Depuis 2016, la région ouïghoure du Xinjiang est quant à elle placée sous une surveil­lance sans aucun équivalent. La minorité ouïghoure est ainsi soumise à la collecte obligatoire de son ADN afin de constituer des passeports biométriques qui contiennent également leurs empreintes digitales et vocales. Ces passeports peuvent être demandés aux nombreux points de contrôle, à l’entrée des gares, des centres commerciaux, des stations essence, des grandes places ou encore de certains quartiers.

À ces points de contrôle, parfois improvisés au milieu d’une rue, les téléphones portables et appareils électroniques peuvent être scannés par les autorités à la recherche de « documents suspects ». Des directives régionales ont rendu obligatoire l’installation de GPS dans les voitures privées, permettant de traquer les déplacements de chacun. Même acheter un couteau de cuisine de plus de 10 cm n’est plus un acte banal, car l’achat n’est effectif qu’après la gravure d’un code QR pour retrouver la trace de son propriétaire à chaque instant.
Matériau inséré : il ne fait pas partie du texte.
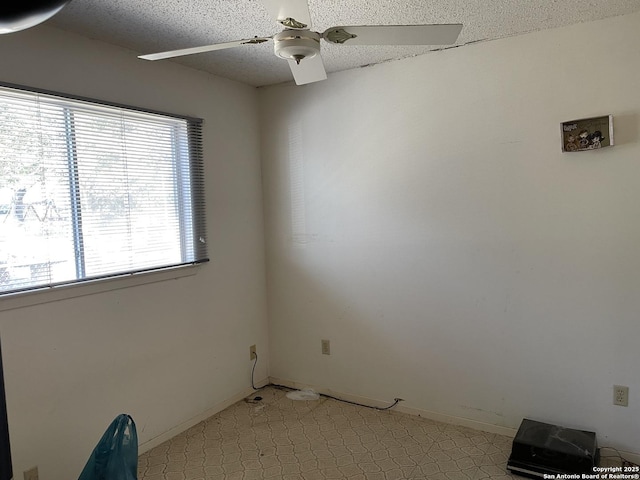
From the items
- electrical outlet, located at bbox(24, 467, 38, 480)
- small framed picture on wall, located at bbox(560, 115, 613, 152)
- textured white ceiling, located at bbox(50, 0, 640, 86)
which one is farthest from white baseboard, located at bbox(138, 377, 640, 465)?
textured white ceiling, located at bbox(50, 0, 640, 86)

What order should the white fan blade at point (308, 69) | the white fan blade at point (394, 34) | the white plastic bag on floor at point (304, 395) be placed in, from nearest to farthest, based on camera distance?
the white fan blade at point (394, 34) < the white fan blade at point (308, 69) < the white plastic bag on floor at point (304, 395)

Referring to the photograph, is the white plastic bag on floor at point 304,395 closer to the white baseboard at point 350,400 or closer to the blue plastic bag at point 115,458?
the white baseboard at point 350,400

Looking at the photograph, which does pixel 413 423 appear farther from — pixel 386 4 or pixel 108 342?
pixel 386 4

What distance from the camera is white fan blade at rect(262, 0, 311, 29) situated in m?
1.39

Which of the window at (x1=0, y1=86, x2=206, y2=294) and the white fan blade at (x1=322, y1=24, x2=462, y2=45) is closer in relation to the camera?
the white fan blade at (x1=322, y1=24, x2=462, y2=45)

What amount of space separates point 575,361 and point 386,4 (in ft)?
7.06

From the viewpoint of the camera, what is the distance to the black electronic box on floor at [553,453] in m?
2.20

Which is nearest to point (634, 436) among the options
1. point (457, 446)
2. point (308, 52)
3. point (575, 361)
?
point (575, 361)

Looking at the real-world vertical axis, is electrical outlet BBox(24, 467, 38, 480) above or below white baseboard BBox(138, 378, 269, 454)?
above

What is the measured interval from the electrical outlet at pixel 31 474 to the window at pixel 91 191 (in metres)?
0.86

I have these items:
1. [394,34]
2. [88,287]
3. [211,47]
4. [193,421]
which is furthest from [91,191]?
[394,34]

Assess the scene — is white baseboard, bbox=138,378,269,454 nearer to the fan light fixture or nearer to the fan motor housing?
the fan motor housing

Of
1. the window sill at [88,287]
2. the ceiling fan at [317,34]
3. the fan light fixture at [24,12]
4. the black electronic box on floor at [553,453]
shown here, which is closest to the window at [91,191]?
the window sill at [88,287]

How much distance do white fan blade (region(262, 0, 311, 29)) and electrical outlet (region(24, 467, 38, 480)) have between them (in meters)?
2.29
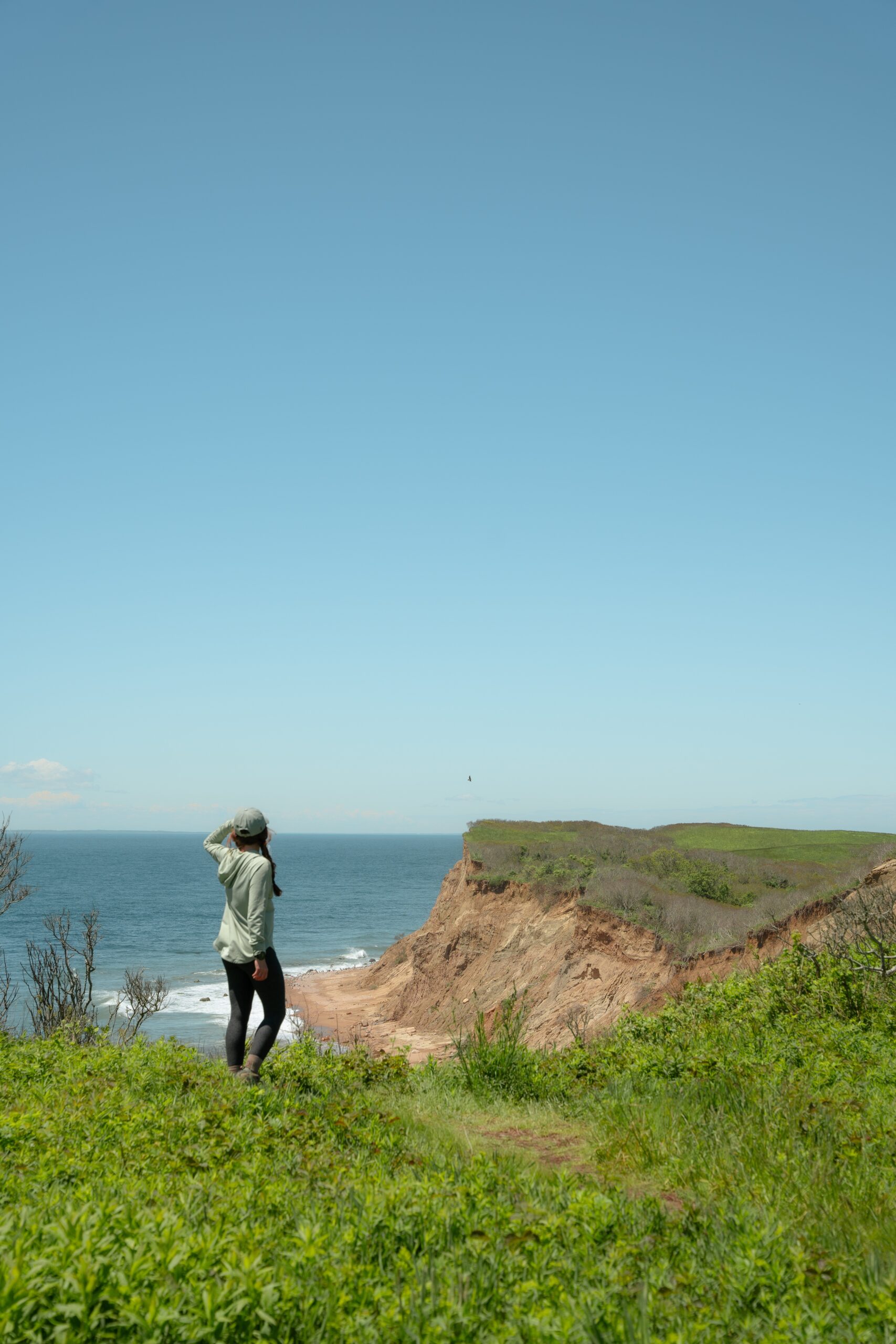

Résultat : de nombreux Ouïghours ont tout simplement abandonné l’usage de leur smartphone, car contraints d’installer une application spécifique qui détecte et dénonce automatiquement aux autorités tout contenu équivoque ou pouvant être interprété comme dissident. Une simple citation tirée du Coran ou la photo d’un proche basé en Europe peuvent en effet envoyer un citoyen lambda dans l’un des nombreux camps de détention politique qui abritent aujourd’hui, selon les dernières estimations, plus d’un million d’Ouïghours. Des rapports récents ont aussi dévoilé l’expérimentation de drones sous forme de colombes robotisées qui parcourent « paisiblement » les ciels du Xinjiang et de la Mongolie-Intérieure pour détecter tout déplacement inhabituel.

Alors, tous fichés, tous filmés en Chine ? Pour l’instant, non : les cibles principales sont clairement les citadins et les populations des régions frontalières. Mais demain ? Et pour peu que les Chinois soient tentés de lire 1984, c’est trop tard : le livre prédictif d’Orwell ayant été retiré des rayons depuis mars 2018… Reste la version web piratée, par de bien téméraires internautes chinois.